Bloodsucking Vampires (AKA: Petrifying parasites)
Since Halloween is right around the corner, it’s time for part two of the bloodsuckers edition. Nope, still not going to do mosquitoes (yet)! There are just so many interesting pests that prey on humans and drink our blood. Here are another three new unnerving nuisances.
There are other types of lice affecting humans, but head lice are the most common. Estimates are between 6-12 million people (mostly children) are infected every year. As the name suggests, they are found on the head where they use their front legs to grasp onto hairs and pierce the scalp to feed on blood. All life stages from egg to nymph to adult are found on the head. In fact, the adults glue their eggs to individual strands of hair so they don’t fall off or are easily dislodged. A single female will lay around 100 eggs in her lifetime. Head lice are transmitted by close contact, they don’t jump nor do they live long once off the host. They can be transmitted by sharing headgear (like hardhats, caps, etc.), combs or brushes, or by being in contact with soft goods like sitting on a couch right after an infected person has sat there. Head lice can be a problem in locker rooms, hospitality, nursing homes, and other places there are people in close contact.
Not scary enough for you? Head lice are becoming more and more resistant to pyrethroids which is the typical “over the counter” treatment.
No-see-ums (biting midges)
There is a reason for the common name, these vampires are tiny. They sneak in as you are sitting quietly by the beach and before you know it, you are scratching at those bites and wondering where they came from. I happen to have spent quite a bit of time in Florida and there are over 47 species in Florida alone. There are about 5000 species worldwide, around 600 in North America and they are usually found near wet conditions: salt marshes, wet soils, ponds, lakes, etc. Females need a blood meal to produce their eggs so these little female Draculas are out looking for warm-blooded mammals. We fit the profile. These can be a very annoying problem in hospitality, especially resorts around water. Particularly when guests start getting bitten, can’t see what bit them, and start assuming it is bed bugs. Those horror stories will get posted on social media and scary reviews are not good at any time of the year.

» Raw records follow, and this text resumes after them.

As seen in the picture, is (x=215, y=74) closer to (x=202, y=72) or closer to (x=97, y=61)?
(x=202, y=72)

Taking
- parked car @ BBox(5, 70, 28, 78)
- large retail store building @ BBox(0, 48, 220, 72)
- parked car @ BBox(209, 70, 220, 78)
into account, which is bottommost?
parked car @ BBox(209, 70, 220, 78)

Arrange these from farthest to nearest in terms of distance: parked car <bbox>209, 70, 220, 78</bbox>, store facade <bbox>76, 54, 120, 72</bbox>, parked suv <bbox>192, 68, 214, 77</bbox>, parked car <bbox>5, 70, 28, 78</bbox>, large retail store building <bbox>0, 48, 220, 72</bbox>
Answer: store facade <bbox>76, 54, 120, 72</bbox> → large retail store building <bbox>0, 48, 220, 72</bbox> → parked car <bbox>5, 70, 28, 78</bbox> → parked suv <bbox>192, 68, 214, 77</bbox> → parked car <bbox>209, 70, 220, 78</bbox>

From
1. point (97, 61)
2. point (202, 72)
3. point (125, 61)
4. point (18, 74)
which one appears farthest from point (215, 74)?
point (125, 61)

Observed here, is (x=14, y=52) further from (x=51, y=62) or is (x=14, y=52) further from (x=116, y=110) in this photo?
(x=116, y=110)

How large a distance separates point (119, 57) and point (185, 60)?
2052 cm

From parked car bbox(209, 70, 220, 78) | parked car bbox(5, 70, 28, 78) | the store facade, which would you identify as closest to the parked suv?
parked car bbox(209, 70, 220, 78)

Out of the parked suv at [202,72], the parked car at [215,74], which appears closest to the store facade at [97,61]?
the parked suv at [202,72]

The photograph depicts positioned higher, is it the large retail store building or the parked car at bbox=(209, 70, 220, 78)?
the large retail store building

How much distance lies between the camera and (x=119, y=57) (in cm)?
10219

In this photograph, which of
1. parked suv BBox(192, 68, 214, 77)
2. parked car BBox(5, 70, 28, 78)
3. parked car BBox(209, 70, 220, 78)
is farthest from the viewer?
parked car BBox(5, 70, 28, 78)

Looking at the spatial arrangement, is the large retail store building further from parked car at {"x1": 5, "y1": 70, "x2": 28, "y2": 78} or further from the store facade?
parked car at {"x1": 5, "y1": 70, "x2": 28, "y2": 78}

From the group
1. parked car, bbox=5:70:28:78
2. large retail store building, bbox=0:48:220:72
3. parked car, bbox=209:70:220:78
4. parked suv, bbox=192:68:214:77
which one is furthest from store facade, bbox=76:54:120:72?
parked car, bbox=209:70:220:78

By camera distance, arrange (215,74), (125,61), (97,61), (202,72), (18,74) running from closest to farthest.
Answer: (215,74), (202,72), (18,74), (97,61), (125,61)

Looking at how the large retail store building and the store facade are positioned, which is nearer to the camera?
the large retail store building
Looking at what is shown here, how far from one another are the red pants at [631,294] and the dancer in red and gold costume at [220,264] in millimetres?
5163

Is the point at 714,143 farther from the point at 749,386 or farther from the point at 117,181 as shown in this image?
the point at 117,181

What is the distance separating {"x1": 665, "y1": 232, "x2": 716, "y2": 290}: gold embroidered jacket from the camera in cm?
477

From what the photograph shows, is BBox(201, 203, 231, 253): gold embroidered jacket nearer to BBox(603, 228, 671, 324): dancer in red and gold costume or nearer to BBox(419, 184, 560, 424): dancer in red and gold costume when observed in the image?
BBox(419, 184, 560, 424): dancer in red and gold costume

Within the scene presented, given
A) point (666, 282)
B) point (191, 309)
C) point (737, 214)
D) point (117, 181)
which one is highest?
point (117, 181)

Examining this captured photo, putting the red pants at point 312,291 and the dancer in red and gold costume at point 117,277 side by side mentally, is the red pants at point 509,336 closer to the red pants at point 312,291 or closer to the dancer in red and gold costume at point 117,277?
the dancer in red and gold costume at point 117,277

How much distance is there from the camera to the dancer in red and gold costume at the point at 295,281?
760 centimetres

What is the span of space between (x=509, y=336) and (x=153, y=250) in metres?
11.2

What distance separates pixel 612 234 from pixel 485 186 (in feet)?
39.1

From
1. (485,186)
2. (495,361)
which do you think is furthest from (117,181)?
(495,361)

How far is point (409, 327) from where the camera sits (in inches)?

So you think you don’t have no-see-ums? Check again, these also go by the common names of punkies, five-o’s, pinyon gnats, moose flies, and (incorrectly) sand flies.
This scary movie starts with you taking a peacefully walk. Lurking in the tall grass and on the shrubby vegetation, almost out of nowhere, a bloodsucking parasite reaches out and seizes you. Then, they use their claws to latch onto your body. Finally, they use their mouthparts to start tearing at your skin until they break through, then jab their spiky mouthparts through the skin to get to the warm blood beneath. They can feed for hours. To add an extra twist to this terrifying tale, ticks carry many diseases that can be transmitted to humans. The CDC lists twelve tick-borne diseases in the US and there are numerous others throughout the rest of the world. Depending on the species, ticks also impact pets, livestock, birds, and other warm blooded animals. While ticks are outdoor pests and won’t reproduce inside, any time outside can bring you into tick territory.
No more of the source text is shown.